------ GIVEN RECORDS
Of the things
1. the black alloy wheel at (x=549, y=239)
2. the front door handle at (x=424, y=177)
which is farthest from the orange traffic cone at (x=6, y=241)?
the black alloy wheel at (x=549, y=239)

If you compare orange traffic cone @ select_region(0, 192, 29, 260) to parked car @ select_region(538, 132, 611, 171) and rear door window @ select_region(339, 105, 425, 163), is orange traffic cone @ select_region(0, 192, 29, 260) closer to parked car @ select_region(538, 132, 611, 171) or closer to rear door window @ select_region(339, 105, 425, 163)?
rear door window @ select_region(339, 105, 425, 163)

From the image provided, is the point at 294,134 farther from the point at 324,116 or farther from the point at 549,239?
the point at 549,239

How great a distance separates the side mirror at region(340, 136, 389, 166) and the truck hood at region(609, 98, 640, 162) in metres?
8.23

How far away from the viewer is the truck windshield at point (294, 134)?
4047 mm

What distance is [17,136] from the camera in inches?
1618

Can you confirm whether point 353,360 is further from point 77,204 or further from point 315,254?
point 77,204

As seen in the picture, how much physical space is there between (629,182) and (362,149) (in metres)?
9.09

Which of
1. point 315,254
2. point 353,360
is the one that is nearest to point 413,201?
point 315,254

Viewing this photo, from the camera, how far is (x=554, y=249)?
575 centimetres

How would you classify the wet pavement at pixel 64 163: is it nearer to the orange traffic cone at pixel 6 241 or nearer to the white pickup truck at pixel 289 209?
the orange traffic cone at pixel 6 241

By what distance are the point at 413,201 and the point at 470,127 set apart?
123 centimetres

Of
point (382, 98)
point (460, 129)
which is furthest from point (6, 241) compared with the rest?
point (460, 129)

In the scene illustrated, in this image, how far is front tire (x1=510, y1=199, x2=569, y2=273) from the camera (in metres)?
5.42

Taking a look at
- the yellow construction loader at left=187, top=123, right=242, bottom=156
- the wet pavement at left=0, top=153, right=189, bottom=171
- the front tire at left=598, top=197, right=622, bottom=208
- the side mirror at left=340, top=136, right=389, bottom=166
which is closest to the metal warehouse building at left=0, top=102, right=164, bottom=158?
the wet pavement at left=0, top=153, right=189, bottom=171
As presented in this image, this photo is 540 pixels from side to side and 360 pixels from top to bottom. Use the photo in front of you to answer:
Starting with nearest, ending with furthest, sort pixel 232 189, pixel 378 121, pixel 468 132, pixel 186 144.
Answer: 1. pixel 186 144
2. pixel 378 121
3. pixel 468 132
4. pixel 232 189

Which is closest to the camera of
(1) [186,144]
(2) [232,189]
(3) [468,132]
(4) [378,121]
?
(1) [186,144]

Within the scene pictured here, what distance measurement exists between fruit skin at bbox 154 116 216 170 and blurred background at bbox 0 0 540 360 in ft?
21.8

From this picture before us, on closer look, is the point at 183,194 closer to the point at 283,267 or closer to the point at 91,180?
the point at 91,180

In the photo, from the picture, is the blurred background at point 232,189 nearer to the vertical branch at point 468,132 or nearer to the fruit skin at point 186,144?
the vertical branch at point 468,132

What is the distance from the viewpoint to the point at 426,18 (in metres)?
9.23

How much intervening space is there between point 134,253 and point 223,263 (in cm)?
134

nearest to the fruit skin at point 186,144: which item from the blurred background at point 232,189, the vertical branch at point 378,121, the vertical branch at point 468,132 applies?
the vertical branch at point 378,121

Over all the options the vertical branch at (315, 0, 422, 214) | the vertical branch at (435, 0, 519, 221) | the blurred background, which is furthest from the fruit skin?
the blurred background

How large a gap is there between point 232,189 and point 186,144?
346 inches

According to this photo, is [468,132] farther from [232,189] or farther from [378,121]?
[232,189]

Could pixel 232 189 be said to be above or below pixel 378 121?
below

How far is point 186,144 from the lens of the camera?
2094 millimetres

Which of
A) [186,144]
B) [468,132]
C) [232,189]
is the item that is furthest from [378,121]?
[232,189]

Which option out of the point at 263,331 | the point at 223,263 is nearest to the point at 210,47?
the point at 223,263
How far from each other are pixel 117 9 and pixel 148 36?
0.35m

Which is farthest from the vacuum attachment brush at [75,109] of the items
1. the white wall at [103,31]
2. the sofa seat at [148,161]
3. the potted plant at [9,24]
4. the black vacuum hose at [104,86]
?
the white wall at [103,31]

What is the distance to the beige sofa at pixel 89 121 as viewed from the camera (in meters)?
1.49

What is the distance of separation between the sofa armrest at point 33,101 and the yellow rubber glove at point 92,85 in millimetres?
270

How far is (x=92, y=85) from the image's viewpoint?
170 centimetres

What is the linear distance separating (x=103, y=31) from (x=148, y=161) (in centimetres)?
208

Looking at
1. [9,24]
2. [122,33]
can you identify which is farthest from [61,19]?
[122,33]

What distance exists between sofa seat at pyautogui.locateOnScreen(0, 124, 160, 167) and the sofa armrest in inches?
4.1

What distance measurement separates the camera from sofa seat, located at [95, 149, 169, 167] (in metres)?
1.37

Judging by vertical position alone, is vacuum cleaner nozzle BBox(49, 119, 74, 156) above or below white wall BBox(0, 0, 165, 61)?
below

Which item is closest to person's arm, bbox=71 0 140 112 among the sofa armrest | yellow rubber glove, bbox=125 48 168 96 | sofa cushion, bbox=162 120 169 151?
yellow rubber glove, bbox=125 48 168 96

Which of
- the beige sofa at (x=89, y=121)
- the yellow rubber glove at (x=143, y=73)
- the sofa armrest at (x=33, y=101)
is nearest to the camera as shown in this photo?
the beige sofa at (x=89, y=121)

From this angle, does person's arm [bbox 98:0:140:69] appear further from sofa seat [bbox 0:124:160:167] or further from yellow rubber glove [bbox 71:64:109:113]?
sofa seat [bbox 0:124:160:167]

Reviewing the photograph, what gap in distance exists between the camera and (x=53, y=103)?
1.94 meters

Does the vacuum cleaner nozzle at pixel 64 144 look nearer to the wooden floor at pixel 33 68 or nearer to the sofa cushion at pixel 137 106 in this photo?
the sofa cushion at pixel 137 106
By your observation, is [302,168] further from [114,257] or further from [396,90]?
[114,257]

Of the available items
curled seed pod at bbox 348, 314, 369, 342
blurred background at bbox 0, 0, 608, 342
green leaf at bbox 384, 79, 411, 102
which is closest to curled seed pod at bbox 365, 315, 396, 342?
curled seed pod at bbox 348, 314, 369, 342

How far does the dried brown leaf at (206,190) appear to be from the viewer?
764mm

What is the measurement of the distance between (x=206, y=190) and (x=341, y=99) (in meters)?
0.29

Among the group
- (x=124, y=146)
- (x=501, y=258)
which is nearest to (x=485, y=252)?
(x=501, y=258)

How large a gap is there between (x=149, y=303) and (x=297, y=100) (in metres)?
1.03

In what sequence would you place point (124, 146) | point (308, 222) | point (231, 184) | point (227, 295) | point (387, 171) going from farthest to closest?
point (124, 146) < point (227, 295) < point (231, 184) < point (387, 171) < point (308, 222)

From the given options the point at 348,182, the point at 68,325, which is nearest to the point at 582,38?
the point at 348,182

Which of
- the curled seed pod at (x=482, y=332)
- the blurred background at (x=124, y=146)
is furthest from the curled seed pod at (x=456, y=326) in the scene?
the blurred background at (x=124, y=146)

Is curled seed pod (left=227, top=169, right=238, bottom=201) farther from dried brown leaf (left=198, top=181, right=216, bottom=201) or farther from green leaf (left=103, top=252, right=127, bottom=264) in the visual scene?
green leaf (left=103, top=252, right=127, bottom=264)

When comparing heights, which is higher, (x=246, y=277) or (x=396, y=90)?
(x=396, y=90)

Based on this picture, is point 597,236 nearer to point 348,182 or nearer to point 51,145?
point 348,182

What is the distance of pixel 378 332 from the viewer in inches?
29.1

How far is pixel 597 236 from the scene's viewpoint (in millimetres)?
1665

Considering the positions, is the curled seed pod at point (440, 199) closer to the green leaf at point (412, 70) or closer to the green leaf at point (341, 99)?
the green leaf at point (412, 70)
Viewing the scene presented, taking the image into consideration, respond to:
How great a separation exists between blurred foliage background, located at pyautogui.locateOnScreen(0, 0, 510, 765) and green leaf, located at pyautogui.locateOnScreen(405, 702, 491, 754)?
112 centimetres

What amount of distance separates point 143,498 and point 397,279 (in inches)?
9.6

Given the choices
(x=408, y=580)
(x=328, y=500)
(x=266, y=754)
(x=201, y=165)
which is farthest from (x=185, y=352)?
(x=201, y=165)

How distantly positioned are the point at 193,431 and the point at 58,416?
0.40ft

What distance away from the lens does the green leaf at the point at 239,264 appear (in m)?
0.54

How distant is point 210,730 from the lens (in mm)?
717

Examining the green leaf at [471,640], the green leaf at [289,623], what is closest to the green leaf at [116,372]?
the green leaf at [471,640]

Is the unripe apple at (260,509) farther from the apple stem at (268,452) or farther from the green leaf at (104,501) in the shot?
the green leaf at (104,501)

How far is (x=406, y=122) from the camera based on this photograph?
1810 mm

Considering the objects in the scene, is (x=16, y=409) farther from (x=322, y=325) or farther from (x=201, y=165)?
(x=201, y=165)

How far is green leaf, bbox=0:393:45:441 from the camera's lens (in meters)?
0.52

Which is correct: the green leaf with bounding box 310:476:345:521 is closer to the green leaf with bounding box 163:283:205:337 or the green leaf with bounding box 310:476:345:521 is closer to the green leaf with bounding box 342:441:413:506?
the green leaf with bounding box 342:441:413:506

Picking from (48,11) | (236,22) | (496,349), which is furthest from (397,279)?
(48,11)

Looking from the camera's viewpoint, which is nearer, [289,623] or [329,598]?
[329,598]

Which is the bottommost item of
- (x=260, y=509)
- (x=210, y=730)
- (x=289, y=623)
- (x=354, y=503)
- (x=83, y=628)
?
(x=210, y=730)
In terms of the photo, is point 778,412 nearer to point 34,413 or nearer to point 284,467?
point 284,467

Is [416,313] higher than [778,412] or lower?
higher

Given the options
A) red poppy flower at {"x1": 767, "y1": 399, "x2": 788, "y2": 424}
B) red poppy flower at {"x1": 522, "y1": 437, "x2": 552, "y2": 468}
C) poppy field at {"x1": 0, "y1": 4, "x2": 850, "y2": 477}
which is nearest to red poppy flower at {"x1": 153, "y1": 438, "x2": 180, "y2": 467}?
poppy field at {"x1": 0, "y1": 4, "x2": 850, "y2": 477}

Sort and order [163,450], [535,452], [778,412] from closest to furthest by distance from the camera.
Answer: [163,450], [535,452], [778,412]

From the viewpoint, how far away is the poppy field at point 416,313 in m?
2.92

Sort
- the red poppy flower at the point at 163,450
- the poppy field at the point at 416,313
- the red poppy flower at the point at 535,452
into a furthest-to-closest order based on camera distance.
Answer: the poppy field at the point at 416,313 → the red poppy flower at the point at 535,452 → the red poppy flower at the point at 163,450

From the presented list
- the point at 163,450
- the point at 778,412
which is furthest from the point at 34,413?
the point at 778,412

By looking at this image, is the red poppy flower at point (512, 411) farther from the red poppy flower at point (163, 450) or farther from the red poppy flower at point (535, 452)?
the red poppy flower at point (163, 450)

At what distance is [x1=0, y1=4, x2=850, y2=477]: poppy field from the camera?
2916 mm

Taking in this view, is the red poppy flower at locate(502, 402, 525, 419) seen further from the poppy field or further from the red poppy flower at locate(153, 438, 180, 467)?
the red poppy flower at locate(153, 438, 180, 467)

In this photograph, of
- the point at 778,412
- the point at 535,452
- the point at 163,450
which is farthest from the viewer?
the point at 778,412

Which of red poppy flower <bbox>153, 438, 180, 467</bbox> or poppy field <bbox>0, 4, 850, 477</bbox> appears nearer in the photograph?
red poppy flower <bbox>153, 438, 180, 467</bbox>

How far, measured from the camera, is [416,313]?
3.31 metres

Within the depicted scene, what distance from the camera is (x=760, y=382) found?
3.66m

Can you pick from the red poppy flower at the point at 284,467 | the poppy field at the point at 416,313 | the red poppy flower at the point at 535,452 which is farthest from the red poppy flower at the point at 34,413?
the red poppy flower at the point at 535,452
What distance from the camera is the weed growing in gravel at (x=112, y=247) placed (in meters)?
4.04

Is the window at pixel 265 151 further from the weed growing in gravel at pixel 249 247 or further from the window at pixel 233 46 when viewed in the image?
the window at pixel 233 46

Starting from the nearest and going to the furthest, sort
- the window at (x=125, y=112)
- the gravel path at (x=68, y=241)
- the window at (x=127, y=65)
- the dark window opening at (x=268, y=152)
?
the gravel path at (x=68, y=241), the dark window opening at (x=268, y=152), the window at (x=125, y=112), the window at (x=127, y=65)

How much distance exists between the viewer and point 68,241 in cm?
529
------------
◆ **SET EXERCISE**: Keep only the lines from the one containing "How far, measured" to the end of the entries, and repeat them exactly.

◆ **THE ANSWER**:
How far, measured from the camera, is [416,313]?
3.31 metres

Within the depicted scene, what distance from the camera is (x=760, y=382) found?
3.66m

Can you pick from the red poppy flower at the point at 284,467 | the poppy field at the point at 416,313 | the red poppy flower at the point at 535,452 which is farthest from the red poppy flower at the point at 34,413?
the red poppy flower at the point at 535,452
What distance from the camera is the weed growing in gravel at (x=112, y=247) placed (in meters)?
4.04

Is the window at pixel 265 151 further from the weed growing in gravel at pixel 249 247 or further from the window at pixel 233 46 when viewed in the image?
the window at pixel 233 46

Starting from the nearest and going to the furthest, sort
- the window at (x=125, y=112)
- the gravel path at (x=68, y=241)
- the window at (x=127, y=65)
- the dark window opening at (x=268, y=152)
?
the gravel path at (x=68, y=241), the dark window opening at (x=268, y=152), the window at (x=125, y=112), the window at (x=127, y=65)

How much distance exists between the viewer and point 68,241 in cm?
529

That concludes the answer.